▶ _TASKS AND EXERCISES_
A - In the post on digital tools in the classroom, what iTools feature is used to erase the words of a text?
B - Please carry on the post on digital tools in the classroom, starting after its last sentence.

▶ _SELECTED TEXT_
Hands holding an iPadProfessional Development Services teacher trainer, Stacey Hughes, invites you to share your ideas.

In our recent travels, we’ve seen some amazing and creative uses of digital technologies in the classroom.  As e-course books and educational apps become more common and as teachers begin to see the potential of online practice, they are finding innovative ways to use these tools to help motivate students and help them learn.  We have started asking teachers, “How do you improve language skills with e-books, apps, iTools, iTutor and online practice?” Here are some of the responses we’ve had so far.

iTools:

I love working with iTools because it allows me to make new practice activities that used to take me ages to make before the digital age. One of my favourite features is the thick white pen I can use to erase the words of a text.  For example, I erase the words of a picture story, children look at the pictures only and in pairs/small groups they have to come up with a dialogue that matches the messages of the images. This can entirely the same as the original or they could add to it depending on their language level. Once they have their dialogues, they practise them in pairs and finally act it out in front of the class. As children are the ones who choose the language to be used, it motivates them immensely and it helps develop their speaking skills.

– Erika Osváth, Hungary

iTutor:

I like to get my students to prepare tasks for each other when they watch the video clips on their Headway iTutor. I ask students to choose one clip from the unit, watch the clip at home and prepare some simple questions/true or false statements/etc. about it. They then find a partner who has prepared a different clip to them and exchange tasks. They watch the clip at home and do the tasks. Some students like to give their partner feedback on the tasks e.g. language accuracy. This activity not only helps students to develop their listening skills but also allows them to create tasks that are the right level for their peers.

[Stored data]
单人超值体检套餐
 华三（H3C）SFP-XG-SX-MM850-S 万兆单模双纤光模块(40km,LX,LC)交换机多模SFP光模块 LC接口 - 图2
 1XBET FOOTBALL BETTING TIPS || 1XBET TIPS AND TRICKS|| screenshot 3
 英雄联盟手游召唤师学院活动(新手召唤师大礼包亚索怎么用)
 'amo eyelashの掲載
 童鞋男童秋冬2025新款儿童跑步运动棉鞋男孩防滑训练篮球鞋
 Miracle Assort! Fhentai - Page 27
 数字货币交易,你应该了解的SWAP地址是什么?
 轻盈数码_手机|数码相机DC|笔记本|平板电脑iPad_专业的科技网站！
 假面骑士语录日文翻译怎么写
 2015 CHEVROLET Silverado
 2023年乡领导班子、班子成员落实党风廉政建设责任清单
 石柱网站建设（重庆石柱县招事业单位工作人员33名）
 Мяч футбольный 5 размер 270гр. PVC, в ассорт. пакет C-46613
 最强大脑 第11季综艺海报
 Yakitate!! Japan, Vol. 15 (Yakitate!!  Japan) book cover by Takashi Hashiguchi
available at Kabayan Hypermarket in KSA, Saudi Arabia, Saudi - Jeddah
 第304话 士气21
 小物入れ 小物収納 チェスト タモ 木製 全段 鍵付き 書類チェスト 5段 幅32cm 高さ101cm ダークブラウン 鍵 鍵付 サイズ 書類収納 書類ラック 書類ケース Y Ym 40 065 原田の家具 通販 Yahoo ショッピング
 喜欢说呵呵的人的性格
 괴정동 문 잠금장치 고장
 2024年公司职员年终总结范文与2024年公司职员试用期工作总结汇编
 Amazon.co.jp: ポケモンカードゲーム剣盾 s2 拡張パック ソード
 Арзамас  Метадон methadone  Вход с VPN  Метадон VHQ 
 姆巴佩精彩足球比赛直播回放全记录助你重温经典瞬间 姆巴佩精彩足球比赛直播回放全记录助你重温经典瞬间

▶ _EXPECTED OUTPUTS_
A - The thick white pen.

B -
– Jules Schoenmann, UK.

A phrase a day app:

At the end of the lesson, we (teacher and students) decide on the words/phrases to learn, aka ‘words of the lesson’.  For homework, students have to find a phrase based on one of the words of the lesson in their ‘phrase a day‘ app .  We don’t know which phrase each student has chosen. The only thing students have to do is write it down in their notebook. Their task in the next lesson is to use the phrase naturally in the course of the lesson at any time.  So, you need to make sure you offer some opportunities for speaking.

You can do it the ‘competitive way’: the student who uses their phrase first wins. You may do it the ‘responsible way’: Each student is responsible for making sure they use it during the lesson. You nod approvingly when they do so – don’t worry, students will look at you the moment they’ve used it or even let you know loudly!

You can do it the ‘hilarious way’ as an activity in itself: pick students in pairs across the table/room, or students next to each other. The situation is this for each pair: They are travelling on a train to a distant destination (tell them where). They are complete strangers and bored to tears. There is nobody else in the compartment.   So they decide to start chatting. The thing is that they have to use their phrase naturally in the course of the chat. So they have to steer the conversation.   Students are given no time to prepare and each pair improvises their chat in front of the class in turns.  It can be slow, fast, awkward at times but always surreal and hilarious, but never embarrassing for students. Just let them improvise and allow ‘silences’.  You’ll all have a jolly good laugh!

– Anna Parisi, Greece.

Let’s create a teacher’s resource!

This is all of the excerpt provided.